Be sure to have a fire-guard around the grate, and be strict in not allowing your child either to touch or to play with fire; frightful accidents have occurred from mothers and nurses being on these points lax.

The nursery ought to have a large fire-guard, to go all round the hearth, and which should be sufficiently high to prevent a child from climbing over. Not only must the nursery have a guard, but every room where he is allowed to go should be furnished with one on the bars.

Moreover, it will be necessary to have a guard in every room where a fire is burning, to protect the ladies, who, in accordance with the present fashion, wear such preposterous crinolines, and thus to prevent the frightful deaths which are at the present time of such frequent and startling occurrence; lady-burning is now one of the institutions of our land!

A nursery is usually kept too hot; the temperature in the winter time ought not to exceed 60 degrees Fahrenheit. A good thermometer should be considered an indispensable requisite to a nursery. A child in a hot, close nursery is bathed in perspiration; if he leave the room to go to one of lower temperature, the pores of his skin are suddenly closed, and either a severe cold, or an inflammation of the lungs, or an attack of bronchitis, is likely to ensue. Moreover, the child is both weakened and enervated by the heat, and thus readily falls a prey to disease.

A child ought never to be permitted to sit with his back to the fire; if he be allowed, it weakens his spine, and thus his whole frame; it causes a rush of blood to the head and face, and predisposes him to catch cold.

Let a nurse make a point of opening the nursery window every time that she and her little charge leave the nursery, if their absence be only for half an hour.

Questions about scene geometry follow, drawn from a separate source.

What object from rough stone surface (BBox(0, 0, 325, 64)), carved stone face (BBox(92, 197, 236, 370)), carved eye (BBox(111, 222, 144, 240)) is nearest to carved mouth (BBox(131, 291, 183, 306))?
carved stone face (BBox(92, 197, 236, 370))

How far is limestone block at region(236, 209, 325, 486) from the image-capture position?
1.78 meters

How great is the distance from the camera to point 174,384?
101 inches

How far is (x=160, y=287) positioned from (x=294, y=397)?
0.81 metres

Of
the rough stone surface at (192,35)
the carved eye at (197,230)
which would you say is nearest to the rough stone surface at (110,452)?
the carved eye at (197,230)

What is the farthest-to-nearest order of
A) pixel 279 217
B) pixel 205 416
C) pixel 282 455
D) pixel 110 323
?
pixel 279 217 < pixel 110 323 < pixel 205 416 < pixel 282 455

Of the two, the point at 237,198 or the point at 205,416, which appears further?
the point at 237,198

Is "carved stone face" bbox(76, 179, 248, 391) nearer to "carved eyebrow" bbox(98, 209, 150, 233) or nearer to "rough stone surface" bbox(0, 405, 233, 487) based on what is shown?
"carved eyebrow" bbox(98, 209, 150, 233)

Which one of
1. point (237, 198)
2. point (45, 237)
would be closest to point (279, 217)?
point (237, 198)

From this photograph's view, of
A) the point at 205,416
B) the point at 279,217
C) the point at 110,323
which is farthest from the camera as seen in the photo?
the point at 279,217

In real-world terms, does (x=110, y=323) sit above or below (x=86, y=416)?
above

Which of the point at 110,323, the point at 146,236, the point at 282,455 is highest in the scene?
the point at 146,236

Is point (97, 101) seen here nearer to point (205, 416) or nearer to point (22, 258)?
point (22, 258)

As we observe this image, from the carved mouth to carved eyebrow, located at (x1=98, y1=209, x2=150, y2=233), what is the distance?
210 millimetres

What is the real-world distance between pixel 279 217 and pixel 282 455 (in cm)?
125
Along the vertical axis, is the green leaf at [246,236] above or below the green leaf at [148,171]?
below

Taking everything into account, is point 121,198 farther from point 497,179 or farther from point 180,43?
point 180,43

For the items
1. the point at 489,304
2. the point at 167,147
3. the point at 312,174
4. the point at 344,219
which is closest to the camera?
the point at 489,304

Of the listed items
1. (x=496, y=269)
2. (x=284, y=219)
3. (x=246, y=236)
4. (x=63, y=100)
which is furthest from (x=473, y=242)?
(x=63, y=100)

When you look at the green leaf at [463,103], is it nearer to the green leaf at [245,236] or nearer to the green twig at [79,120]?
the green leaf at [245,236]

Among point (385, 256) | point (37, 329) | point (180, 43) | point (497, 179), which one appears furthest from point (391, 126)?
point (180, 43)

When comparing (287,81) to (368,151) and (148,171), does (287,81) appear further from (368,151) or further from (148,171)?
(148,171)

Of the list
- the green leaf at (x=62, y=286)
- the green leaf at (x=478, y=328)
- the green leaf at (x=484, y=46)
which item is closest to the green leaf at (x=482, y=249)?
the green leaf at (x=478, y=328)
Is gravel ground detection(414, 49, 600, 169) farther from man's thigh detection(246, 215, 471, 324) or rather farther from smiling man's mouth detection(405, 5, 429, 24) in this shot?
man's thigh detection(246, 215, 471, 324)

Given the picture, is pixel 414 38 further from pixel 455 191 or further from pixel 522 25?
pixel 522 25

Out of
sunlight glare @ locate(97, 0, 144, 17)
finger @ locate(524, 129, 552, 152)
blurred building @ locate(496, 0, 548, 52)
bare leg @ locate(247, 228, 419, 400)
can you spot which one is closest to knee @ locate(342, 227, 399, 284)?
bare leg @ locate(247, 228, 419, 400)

The mother herself ought to see that this advice is followed, pure air is so essential to the well-being of a child. Pure air and pure water,[[194]] and, let me add, pure milk, are for a child the grand and principal requirements of health.

Look well to the Drainage of your house and neighborhood. A child is very susceptible to the influence of bad drainage. Bad drains are fruitful sources of scarlet fever, of diphtheria, of diarrhœa, etc. “It is sad to be reminded that, whatever evils threaten the health of a population, whether from pollutions of water or of air,—whether from bad drainage or overcrowding, they fall heaviest on the most innocent victims—upon children of tender years. Their delicate frames are infinitely more sensitive than the hardened constitutions of adults, and the breath of poison or the chill of hardships easily blights their tender life.”[[195]]

A nursery floor ought not to be washed oftener than once a week; and then the child or children should, until it be dry, be sent into another room. During the drying of the floor, the windows must, of course, be thrown wide open.

The constant wetting of a nursery is a frequent source of illness among children. The floor ought, of course, to be kept clean; but this may be done by the servant thoroughly sweeping the room out every morning before her little charge makes his appearance.

Do not have your nursery walls covered with green paper-hangings. Green paper-hangings contain large quantities of arsenic—arsenite of copper (Scheele’s green)—which, I need scarcely say, is a virulent poison, and which flies about the room in the form of powder. There is frequently enough poison on the walls of a room to destroy a whole neighborhood.